→ **To do**
Reproduce word for word the passage of the weblog post on GDPR and the Oracle database below, starting with "New GDPR Book" and going on through "read it all.".

→ **Quoted passage**
Segment Open

This is the weblog for Pete Finnigan. Pete works in the area of Oracle security and he specialises in auditing Oracle databases for security issues. This weblog is aimed squarely at those interested in the security of their Oracle databases.

New GDPR Book and the Oracle Database

I received a copy of Jamal Ahmeds book The Easy Peasy Guide to the GDPR last night. Of course I have not had chance to read it fully yet BUT I did have a read of the introduction and recommendations and I also browsed many of the Articles. This is a good book for getting up to speed with GDPR as it states the actual text from GDPR for each Article and the re-writes that in much simpler English. I will post a review when I have read it all.

I have done work on GDPR in terms of helping customers to do what is needed in the Oracle database to help their companies comply with GDPR. Of course complying with GDPR cannot be done solely by doing data security things in just the database itself. GDPR requires you to protect PII data throughout the business. This is interesting as this is what I have been saying for over 20 years. Oracle security is not security of the Oracle software itself; it is security of the data that is held in the database; we need to use Oracle security features to achieve this BUT we must start with data.

Segment Closed

(Collected data)
Segment Open

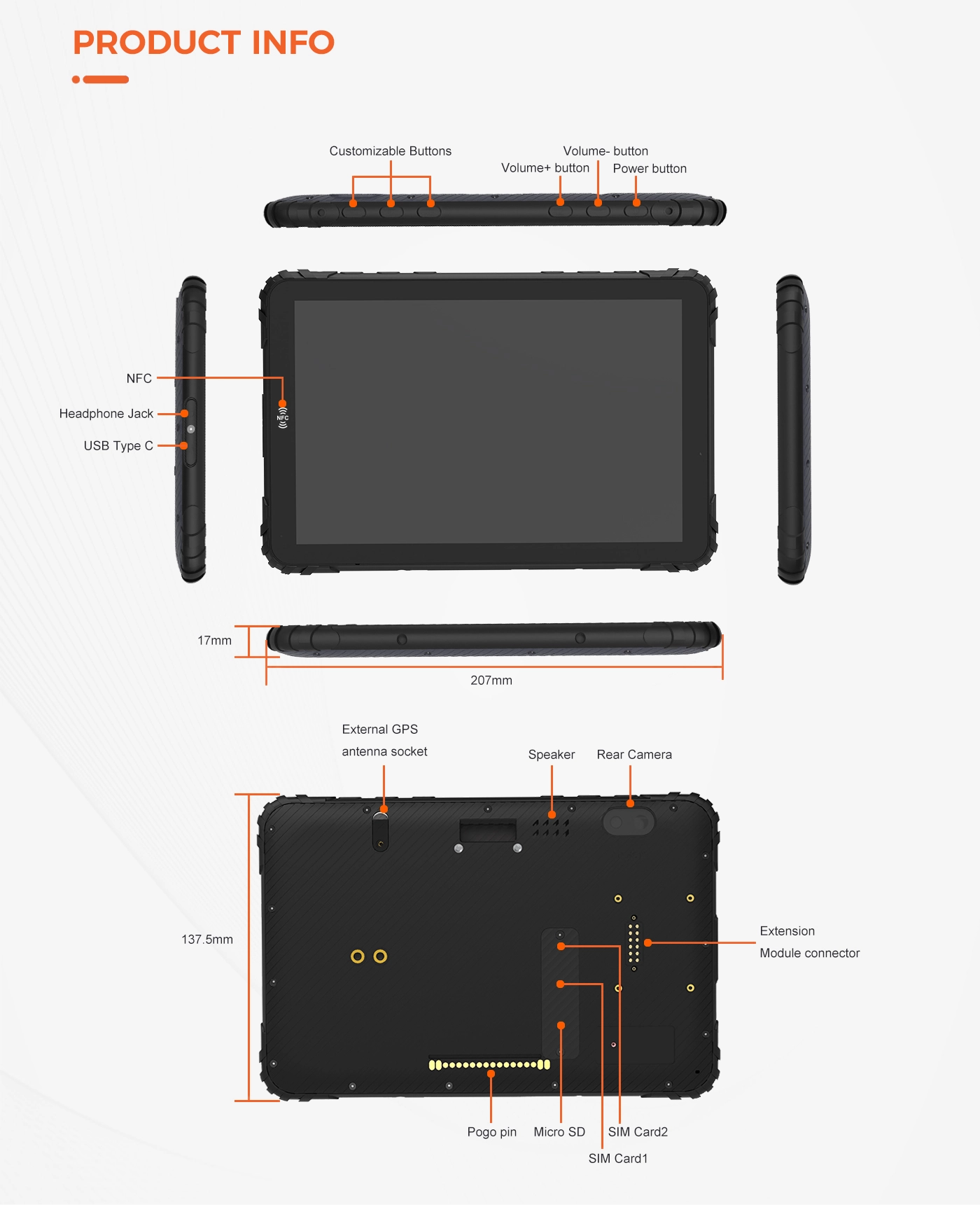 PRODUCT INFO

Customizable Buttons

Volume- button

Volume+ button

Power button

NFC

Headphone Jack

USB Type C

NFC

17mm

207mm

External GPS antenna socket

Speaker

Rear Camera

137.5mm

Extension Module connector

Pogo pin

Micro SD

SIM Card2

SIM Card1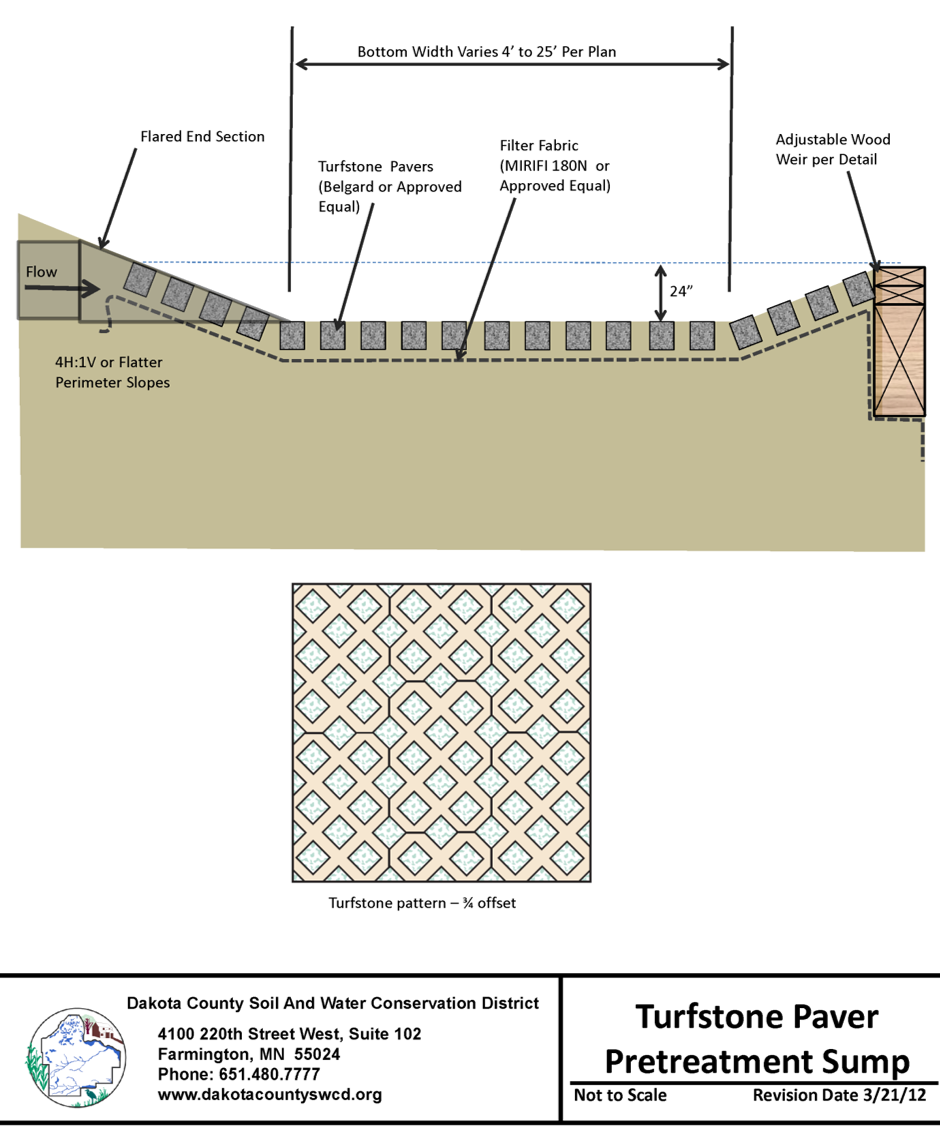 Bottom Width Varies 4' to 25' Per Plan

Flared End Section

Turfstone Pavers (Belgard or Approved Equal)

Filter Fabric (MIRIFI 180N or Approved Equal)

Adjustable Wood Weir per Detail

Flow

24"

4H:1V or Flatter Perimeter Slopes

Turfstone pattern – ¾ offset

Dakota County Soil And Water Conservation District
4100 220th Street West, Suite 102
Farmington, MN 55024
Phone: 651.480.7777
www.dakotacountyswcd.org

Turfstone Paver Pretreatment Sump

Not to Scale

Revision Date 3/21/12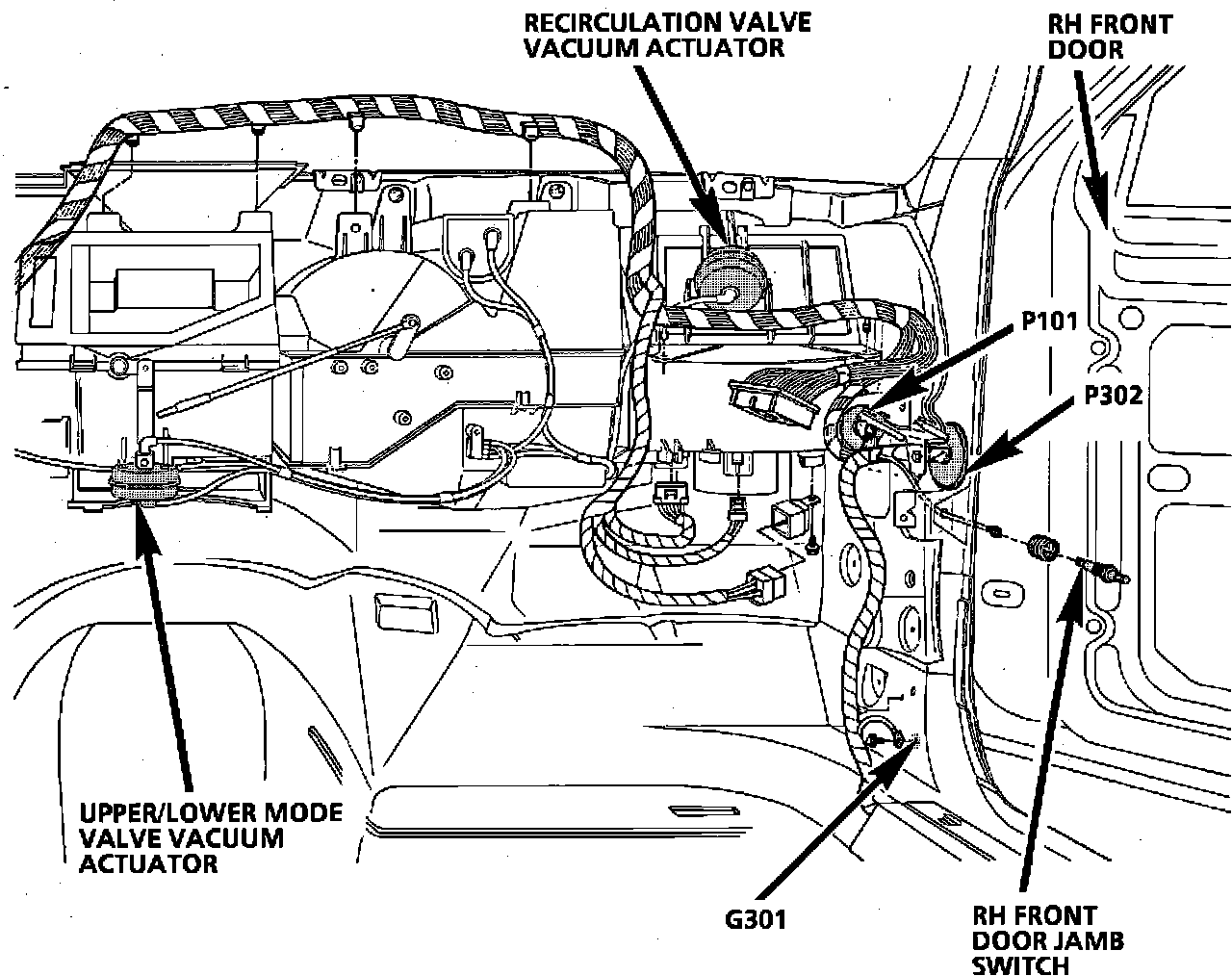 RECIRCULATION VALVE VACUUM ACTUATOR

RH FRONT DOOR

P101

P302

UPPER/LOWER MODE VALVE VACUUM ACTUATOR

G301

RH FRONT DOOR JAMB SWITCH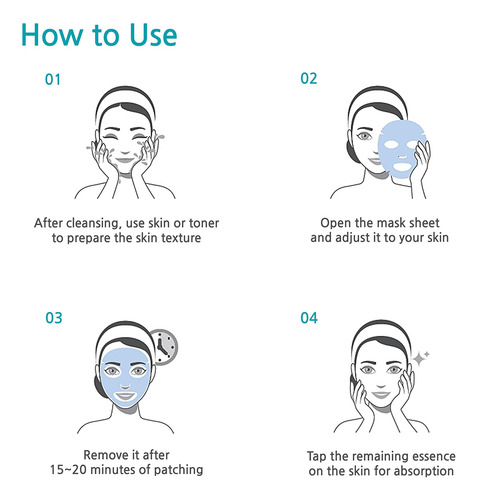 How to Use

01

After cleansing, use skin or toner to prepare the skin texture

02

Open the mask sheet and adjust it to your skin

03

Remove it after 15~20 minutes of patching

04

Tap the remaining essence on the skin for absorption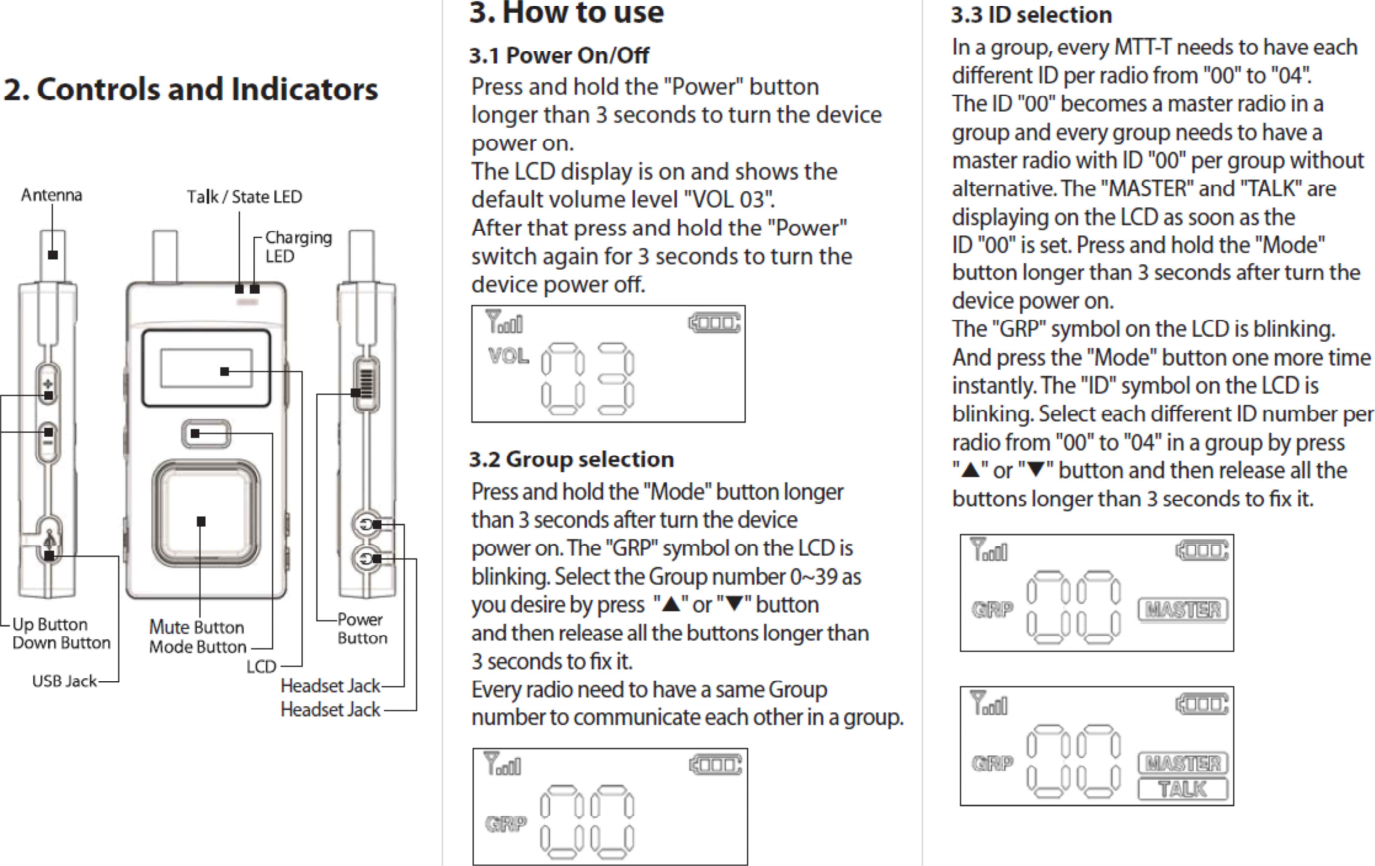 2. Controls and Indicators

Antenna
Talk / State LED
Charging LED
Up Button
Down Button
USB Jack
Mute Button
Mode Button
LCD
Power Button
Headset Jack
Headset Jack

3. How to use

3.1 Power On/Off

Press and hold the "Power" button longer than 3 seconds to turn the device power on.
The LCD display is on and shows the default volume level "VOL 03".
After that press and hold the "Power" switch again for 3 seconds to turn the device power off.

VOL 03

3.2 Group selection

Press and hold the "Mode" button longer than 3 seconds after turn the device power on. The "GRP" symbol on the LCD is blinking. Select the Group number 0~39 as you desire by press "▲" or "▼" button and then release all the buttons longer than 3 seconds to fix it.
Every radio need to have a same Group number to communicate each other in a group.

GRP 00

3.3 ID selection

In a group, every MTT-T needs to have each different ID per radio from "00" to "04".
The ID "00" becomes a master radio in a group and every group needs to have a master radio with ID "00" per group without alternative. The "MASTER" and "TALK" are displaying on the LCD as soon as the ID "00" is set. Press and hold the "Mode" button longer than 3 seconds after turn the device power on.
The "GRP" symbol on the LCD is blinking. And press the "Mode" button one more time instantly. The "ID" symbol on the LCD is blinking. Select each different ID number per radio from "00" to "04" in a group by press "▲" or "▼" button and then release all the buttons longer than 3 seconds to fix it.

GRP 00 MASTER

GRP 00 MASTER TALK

Segment Closed

→ **Exercise solution**
New GDPR Book and the Oracle Database

I received a copy of Jamal Ahmeds book The Easy Peasy Guide to the GDPR last night. Of course I have not had chance to read it fully yet BUT I did have a read of the introduction and recommendations and I also browsed many of the Articles. This is a good book for getting up to speed with GDPR as it states the actual text from GDPR for each Article and the re-writes that in much simpler English. I will post a review when I have read it all.